当我运行它时,它指出列表约束是未绑定的.这是为什么? [英] When I run this, it states that the list constraints is unbound. Why is that?
问题描述
(defun combinations (&rest lists) (if (car lists) (mapcan (lambda (inner-val)(mapcar (lambda (outer-val) (cons outer-val inner-val)) (car lists))) (apply #'combinations (cdr lists))) (list nil)))
组合功能为每个棒球运动员创建名称,护身符和位置的所有组合.
(defun main()
(setq m-list (combinations '(Blacket Bluet Browning Greenfield Whitehall)'(four-lear-clover penny rabbit-foot ribbon silver-dollar) '(center- field first-base right-field short-stop third-base)))
(setq contraints (list '(no Browning penny) '(no Browning silver-dollar) '(no Browning right-field) '(no Browning center-field) '(no Bluet center-field) '(no Bluet right-field) '(no Greenfield first-base) '(no Greenfield short-stop)
'(no Greenfield third-base) '(no Whitehall center-field) '(no Whitehall right-field) '(no Greenfield four-leaf-clover) '(no Greenfield penny) '(no Whitehall four-lear-clover) '(no Whitehall penny)

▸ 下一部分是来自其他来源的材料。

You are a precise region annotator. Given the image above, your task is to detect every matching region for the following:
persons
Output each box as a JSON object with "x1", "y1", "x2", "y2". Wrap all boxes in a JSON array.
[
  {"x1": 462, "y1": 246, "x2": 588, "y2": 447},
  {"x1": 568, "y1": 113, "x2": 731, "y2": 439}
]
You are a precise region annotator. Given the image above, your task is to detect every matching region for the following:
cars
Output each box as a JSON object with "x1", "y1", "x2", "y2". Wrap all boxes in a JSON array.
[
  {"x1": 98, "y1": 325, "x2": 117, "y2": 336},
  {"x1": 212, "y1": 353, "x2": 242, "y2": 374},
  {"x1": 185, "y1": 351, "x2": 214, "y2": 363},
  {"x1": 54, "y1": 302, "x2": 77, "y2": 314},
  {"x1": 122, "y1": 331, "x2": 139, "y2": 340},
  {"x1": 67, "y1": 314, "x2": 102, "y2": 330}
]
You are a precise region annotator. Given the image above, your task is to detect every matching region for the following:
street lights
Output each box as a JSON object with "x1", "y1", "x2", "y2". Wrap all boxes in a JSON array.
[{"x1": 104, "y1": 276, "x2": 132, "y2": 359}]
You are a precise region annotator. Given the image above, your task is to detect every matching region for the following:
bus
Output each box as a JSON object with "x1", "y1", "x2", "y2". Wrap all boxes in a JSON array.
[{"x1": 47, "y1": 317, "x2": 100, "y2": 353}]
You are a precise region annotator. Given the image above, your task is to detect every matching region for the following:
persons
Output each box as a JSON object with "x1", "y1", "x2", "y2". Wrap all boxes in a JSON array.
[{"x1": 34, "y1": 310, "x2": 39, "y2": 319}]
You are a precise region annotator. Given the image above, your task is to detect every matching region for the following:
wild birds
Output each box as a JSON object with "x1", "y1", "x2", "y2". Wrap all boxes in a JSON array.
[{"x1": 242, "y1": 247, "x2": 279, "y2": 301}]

'(no Blacket four-leaf-clover) '(no Blacket penny) '(no Blacket first-base) '(no Blacket third-base) '(no Blacket ribbon) '(no Bluet ribbon) '(no center-field rabbit-foot)))
(loop
(setf n-constraint (car constraints))
(setf m-list (remove-l m-list n-constraint))
(setf constraints (cdr constraints))
(when (null constraints) (return m-list))))
主要功能用于解决玩家位置和魅力都不为人知的问题.主要功能列出了球员的所有可能组合,他们的魅力和他们的棒球位置.然后,它声明一个约束列表,每个列表都声明否",并在开始时指示在否"之后的两个值都不应以任何形式组合.进行循环以便从约束列表中获取一个约束.约束的动力是清单本身. Main然后使用remove-l函数消除与约束不一致的组合.然后,Remove-l返回一个新的m-list,该列表的组合比以前少
(defun remove-l (a b)
(setf n-list '())
(loop
(setf sample (car a))
(when (and (not (= (find (nth 1 b) sample) nil) (= (find (nth 2 b)sample) nil))) (cons sample (cons n-list nil)))
(setf a (cdr a))(when (null a) (return n-list))))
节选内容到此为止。